__Exercise brief__
Copy out the entries below in full and exactly.

__Material for the task__
'''
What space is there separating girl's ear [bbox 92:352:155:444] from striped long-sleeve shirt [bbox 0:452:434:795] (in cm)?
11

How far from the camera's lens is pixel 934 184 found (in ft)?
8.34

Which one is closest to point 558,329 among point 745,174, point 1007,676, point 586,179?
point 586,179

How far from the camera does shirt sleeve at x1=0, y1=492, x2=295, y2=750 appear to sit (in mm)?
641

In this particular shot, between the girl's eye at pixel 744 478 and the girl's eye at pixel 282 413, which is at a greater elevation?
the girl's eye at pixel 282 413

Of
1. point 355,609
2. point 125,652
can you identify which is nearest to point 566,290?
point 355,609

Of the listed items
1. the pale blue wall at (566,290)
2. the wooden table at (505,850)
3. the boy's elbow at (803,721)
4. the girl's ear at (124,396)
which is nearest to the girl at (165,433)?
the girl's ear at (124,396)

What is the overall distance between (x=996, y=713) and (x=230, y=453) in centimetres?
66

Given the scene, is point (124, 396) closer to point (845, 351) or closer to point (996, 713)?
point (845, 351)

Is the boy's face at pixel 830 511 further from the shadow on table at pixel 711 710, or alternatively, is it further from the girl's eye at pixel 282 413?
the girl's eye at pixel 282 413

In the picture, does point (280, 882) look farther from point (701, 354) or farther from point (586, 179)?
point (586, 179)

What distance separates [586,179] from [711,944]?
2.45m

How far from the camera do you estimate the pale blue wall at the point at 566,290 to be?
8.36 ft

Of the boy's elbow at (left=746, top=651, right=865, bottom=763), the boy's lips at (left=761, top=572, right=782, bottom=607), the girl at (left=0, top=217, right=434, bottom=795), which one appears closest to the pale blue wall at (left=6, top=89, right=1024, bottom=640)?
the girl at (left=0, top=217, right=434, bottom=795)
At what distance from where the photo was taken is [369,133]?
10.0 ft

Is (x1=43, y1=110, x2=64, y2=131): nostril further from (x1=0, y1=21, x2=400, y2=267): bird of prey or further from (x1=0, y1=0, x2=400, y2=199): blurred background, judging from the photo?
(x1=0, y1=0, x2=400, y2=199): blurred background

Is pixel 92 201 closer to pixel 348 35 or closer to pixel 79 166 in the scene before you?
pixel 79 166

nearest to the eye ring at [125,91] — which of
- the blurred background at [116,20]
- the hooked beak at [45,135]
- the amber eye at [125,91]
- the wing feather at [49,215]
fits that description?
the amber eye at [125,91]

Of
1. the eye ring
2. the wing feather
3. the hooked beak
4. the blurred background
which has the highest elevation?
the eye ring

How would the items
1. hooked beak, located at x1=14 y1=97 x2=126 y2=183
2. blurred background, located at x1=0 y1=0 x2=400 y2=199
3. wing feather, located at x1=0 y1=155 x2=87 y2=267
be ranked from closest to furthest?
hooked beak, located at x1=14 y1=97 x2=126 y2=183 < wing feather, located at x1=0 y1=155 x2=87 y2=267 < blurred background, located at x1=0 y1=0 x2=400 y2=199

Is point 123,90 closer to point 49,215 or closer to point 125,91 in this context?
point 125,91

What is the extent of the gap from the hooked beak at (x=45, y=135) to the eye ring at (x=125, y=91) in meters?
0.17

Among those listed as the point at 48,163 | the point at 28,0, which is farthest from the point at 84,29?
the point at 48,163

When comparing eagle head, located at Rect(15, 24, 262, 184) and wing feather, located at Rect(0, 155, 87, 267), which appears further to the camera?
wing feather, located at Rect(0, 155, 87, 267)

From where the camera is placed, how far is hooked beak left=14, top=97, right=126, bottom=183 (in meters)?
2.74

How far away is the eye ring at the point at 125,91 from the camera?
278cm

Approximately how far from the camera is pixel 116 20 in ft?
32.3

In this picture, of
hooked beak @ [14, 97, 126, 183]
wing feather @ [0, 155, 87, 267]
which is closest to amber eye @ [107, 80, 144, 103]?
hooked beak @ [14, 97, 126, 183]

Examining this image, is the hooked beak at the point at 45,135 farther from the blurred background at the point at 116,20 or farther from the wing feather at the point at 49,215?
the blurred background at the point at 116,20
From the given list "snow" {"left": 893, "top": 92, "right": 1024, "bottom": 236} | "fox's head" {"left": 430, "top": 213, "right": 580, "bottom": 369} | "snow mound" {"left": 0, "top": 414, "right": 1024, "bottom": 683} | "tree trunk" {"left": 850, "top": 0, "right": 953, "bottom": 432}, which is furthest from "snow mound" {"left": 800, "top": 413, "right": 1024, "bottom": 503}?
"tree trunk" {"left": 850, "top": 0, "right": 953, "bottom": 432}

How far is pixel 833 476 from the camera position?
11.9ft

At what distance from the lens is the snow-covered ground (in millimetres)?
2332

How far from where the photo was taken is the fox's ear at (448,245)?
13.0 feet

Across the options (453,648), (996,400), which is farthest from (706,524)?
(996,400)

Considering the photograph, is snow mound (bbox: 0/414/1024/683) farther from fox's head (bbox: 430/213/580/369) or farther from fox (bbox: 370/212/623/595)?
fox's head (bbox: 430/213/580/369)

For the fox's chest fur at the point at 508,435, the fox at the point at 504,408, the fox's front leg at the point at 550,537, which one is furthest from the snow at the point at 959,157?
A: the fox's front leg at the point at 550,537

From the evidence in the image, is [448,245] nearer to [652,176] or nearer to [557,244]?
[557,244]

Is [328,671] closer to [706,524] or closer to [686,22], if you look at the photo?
'''
__Written answer__
What space is there separating girl's ear [bbox 92:352:155:444] from striped long-sleeve shirt [bbox 0:452:434:795] (in cm)?
11

How far from the camera's lens is pixel 934 184 found (in ft)?
8.34

Which one is closest to point 558,329 among point 745,174, point 1007,676, point 586,179?
point 586,179

How far from the camera does shirt sleeve at x1=0, y1=492, x2=295, y2=750 appear to sit (in mm)?
641

In this particular shot, between the girl's eye at pixel 744 478 and the girl's eye at pixel 282 413, which is at a greater elevation?
the girl's eye at pixel 282 413

Of
1. point 355,609
2. point 125,652
can you identify which is nearest to point 566,290?
point 355,609

Of the listed items
1. the pale blue wall at (566,290)
2. the wooden table at (505,850)
3. the boy's elbow at (803,721)
4. the girl's ear at (124,396)
which is nearest to the girl at (165,433)?
the girl's ear at (124,396)

What is the overall distance between (x=996, y=713) and (x=230, y=453) in centimetres?
66

Given the scene, is point (124, 396) closer to point (845, 351) or closer to point (996, 713)?
point (845, 351)

Is the boy's face at pixel 830 511 further from the shadow on table at pixel 711 710, or alternatively, is it further from the girl's eye at pixel 282 413?
the girl's eye at pixel 282 413

In the picture, does point (280, 882) look farther from point (701, 354) or farther from point (586, 179)?
point (586, 179)

What distance separates [586,179] from [711,944]?
2.45m

How far from the camera do you estimate the pale blue wall at the point at 566,290 to be?
8.36 ft

Of the boy's elbow at (left=746, top=651, right=865, bottom=763), the boy's lips at (left=761, top=572, right=782, bottom=607), the girl at (left=0, top=217, right=434, bottom=795), which one appears closest to the pale blue wall at (left=6, top=89, right=1024, bottom=640)?
the girl at (left=0, top=217, right=434, bottom=795)
At what distance from where the photo was taken is [369,133]?
10.0 ft

Is (x1=43, y1=110, x2=64, y2=131): nostril further from (x1=0, y1=21, x2=400, y2=267): bird of prey or further from (x1=0, y1=0, x2=400, y2=199): blurred background, judging from the photo?
(x1=0, y1=0, x2=400, y2=199): blurred background

Is pixel 92 201 closer to pixel 348 35 or closer to pixel 79 166 in the scene before you?
pixel 79 166

nearest to the eye ring at [125,91] — which of
- the blurred background at [116,20]
- the hooked beak at [45,135]
- the amber eye at [125,91]
- the wing feather at [49,215]
fits that description?
the amber eye at [125,91]

Of
1. the eye ring
2. the wing feather
3. the hooked beak
4. the blurred background
which has the highest elevation?
the eye ring

How would the items
1. hooked beak, located at x1=14 y1=97 x2=126 y2=183
2. blurred background, located at x1=0 y1=0 x2=400 y2=199
3. wing feather, located at x1=0 y1=155 x2=87 y2=267
be ranked from closest to furthest?
hooked beak, located at x1=14 y1=97 x2=126 y2=183 < wing feather, located at x1=0 y1=155 x2=87 y2=267 < blurred background, located at x1=0 y1=0 x2=400 y2=199

Is point 123,90 closer to point 49,215 or closer to point 125,91 in this context?
point 125,91

What is the extent of the gap from the hooked beak at (x=45, y=135) to the eye ring at (x=125, y=91) in meters?
0.17

Among those listed as the point at 48,163 | the point at 28,0, which is farthest from the point at 84,29?
the point at 48,163

When comparing eagle head, located at Rect(15, 24, 262, 184) and wing feather, located at Rect(0, 155, 87, 267), which appears further to the camera?
wing feather, located at Rect(0, 155, 87, 267)

From where the camera is placed, how far is hooked beak left=14, top=97, right=126, bottom=183 (in meters)?
2.74

How far away is the eye ring at the point at 125,91 from the camera?
278cm

Approximately how far from the camera is pixel 116 20 in ft?
32.3

In this picture, of
hooked beak @ [14, 97, 126, 183]
wing feather @ [0, 155, 87, 267]
which is closest to amber eye @ [107, 80, 144, 103]?
hooked beak @ [14, 97, 126, 183]

Examining this image, is the hooked beak at the point at 45,135 farther from the blurred background at the point at 116,20 or farther from the wing feather at the point at 49,215?
the blurred background at the point at 116,20
From the given list "snow" {"left": 893, "top": 92, "right": 1024, "bottom": 236} | "fox's head" {"left": 430, "top": 213, "right": 580, "bottom": 369} | "snow mound" {"left": 0, "top": 414, "right": 1024, "bottom": 683} | "tree trunk" {"left": 850, "top": 0, "right": 953, "bottom": 432}, which is furthest from "snow mound" {"left": 800, "top": 413, "right": 1024, "bottom": 503}?
"tree trunk" {"left": 850, "top": 0, "right": 953, "bottom": 432}

How far is pixel 833 476 from the camera position?
11.9ft

At what distance from the lens is the snow-covered ground (in millimetres)?
2332

How far from where the photo was taken is the fox's ear at (448,245)?
13.0 feet

Across the options (453,648), (996,400), which is farthest from (706,524)?
(996,400)

Considering the photograph, is snow mound (bbox: 0/414/1024/683) farther from fox's head (bbox: 430/213/580/369) or farther from fox (bbox: 370/212/623/595)?
fox's head (bbox: 430/213/580/369)

For the fox's chest fur at the point at 508,435, the fox at the point at 504,408, the fox's front leg at the point at 550,537, which one is furthest from the snow at the point at 959,157?
A: the fox's front leg at the point at 550,537

From the evidence in the image, is [448,245] nearer to [652,176] or nearer to [557,244]?
[557,244]

Is [328,671] closer to [706,524] or closer to [686,22], if you look at the photo?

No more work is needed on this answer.